The PTM method enables \(GC\times GC\) forensic interpretation across well-known target biomarkers, while including the nuances of lesser-known non-target compounds clustered around the target peaks. This allows potential discovery of hitherto unknown connections between biomarkers that are related through topographic similarity between samples. The method proposed in this work is designed towards peak-to-peak comparisons, where each peak is distinctly formed and uniquely compared between samples (refer Additional file 6: Algorithm 1, Section S3.1). Therefore, the PTM method presented here is limited it its cluster-level interpretation, i.e., treating groups of compounds as one feature manifold. Moreover, significant co-elution of smaller non-target peaks can lead to imprecise identification of cluster content and intra-cluster distributions using the peak-based PTM technique proposed here. Nonetheless, there is potential to extend the idea of peak topography mapping towards clustered interpretation, combining similar peak groups as one feature. Some exploratory research with preliminary results regarding clustered interpretation and feature compression using peak pattern maps and manifold clusters is reported in [3739]. It is out of scope for this work to examine compound clustering behavior and patterns derived thereof in detail, and deeper investigations are ongoing on whether the PTM method can be extended as a robust technique for knowledge discovery at the cluster level.
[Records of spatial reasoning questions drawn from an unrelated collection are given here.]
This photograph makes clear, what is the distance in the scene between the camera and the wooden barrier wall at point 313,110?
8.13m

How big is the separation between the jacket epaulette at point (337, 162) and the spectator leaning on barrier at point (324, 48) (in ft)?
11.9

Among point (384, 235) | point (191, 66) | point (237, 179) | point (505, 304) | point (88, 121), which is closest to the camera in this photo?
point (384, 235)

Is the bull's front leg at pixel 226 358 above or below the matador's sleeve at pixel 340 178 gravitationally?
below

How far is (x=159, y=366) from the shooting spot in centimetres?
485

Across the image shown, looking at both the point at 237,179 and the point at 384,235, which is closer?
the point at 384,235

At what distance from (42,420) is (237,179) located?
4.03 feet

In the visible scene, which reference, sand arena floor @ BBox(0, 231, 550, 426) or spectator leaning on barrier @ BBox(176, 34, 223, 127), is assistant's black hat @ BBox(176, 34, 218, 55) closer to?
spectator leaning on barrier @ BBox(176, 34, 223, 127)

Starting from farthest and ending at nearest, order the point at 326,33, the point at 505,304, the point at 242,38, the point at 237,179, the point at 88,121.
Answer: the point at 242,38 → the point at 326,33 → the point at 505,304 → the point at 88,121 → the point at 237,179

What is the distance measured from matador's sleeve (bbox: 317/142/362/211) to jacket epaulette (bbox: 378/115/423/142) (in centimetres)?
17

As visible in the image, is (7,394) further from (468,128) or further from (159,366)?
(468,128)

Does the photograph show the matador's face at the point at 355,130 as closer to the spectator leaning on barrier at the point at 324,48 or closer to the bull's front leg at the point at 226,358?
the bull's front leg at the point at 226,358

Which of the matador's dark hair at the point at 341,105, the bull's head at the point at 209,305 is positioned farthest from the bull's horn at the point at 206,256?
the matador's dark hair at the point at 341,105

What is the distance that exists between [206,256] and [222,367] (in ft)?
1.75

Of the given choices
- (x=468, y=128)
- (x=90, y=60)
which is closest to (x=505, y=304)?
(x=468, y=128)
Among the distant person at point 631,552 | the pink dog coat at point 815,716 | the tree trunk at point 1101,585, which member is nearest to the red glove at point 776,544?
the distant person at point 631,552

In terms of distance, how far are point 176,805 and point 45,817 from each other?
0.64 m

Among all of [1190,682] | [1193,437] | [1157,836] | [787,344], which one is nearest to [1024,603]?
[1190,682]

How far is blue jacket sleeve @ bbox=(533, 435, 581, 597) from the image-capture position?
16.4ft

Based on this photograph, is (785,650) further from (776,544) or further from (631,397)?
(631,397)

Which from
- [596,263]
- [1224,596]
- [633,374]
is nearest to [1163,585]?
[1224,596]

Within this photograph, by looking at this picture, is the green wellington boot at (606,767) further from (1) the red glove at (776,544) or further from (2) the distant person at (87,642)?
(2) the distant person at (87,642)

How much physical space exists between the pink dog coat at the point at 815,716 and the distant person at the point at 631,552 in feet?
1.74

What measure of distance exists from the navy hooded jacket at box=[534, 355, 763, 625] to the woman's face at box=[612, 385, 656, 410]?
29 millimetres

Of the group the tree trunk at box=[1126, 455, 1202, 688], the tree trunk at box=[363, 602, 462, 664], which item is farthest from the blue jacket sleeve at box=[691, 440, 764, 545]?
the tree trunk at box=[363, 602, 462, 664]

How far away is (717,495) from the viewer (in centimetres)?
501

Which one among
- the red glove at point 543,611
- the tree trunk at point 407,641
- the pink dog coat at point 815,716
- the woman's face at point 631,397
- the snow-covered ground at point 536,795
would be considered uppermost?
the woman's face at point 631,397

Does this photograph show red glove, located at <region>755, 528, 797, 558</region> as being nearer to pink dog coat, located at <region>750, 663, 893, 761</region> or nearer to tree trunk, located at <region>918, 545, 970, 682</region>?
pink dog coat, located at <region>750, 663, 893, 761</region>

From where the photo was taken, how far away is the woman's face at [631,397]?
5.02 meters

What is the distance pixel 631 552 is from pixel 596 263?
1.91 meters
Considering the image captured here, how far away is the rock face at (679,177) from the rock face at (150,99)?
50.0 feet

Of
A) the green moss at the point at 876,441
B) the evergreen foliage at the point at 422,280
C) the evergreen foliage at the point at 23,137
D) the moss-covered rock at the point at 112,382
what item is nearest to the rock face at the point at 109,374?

We also wish to iterate that the PTM method has been developed in this work with recalcitrant biomarkers in mind. It certainly has the potential to apply beyond the recalcitrant hopane-sterane biomarker region, for other crude oils and distillates, by measuring changes in peak heights of the same compounds across samples collected at different times and locations. Ideally, we believe we will be able to quantify weathering processes, subtract them from the signal, and continue to make highly quantitative comparisons. However, such investigations warrant their own detailed study and as such, are outside the scope of this paper.

Conclusions

We introduce three novel concepts in this work: (i) PTM, a feature representation that collectively captures the \(GC\times GC\) topography, (ii) PTM-based topography partitions, a threshold-based visualization technique for direct cross-sample comparisons, and (iii) cross-PTM analysis technique based on a quantitative score and topography partitions. Specifically, we address the broader question of what aspects of two oil samples are similar, and where do they differ, based on the molecular fossil (biomarker) topography of their \(GC\times GC\) separations. Our methodology provides a mathematical framework for quantitative visualization of \(GC\times GC\) at the granularity of individual peaks across target and non-target compounds as well as groups of peaks connected by topographic proximity. Such multi-scale interpretation is enabled by the combination of individual peak ratio evaluation between equivalent nodes, topography partitioning, and cross-PTM score spanning the collective topography of \(GC\times GC\) ROI. We have validated our methods against experimental field data containing a diverse portfolio of oil samples across the world, with particular emphasis on the MW well, the source of Deepwater Horizon disaster, as well as over extensive perturbation analysis using numerical simulations (Additional files 10, 11).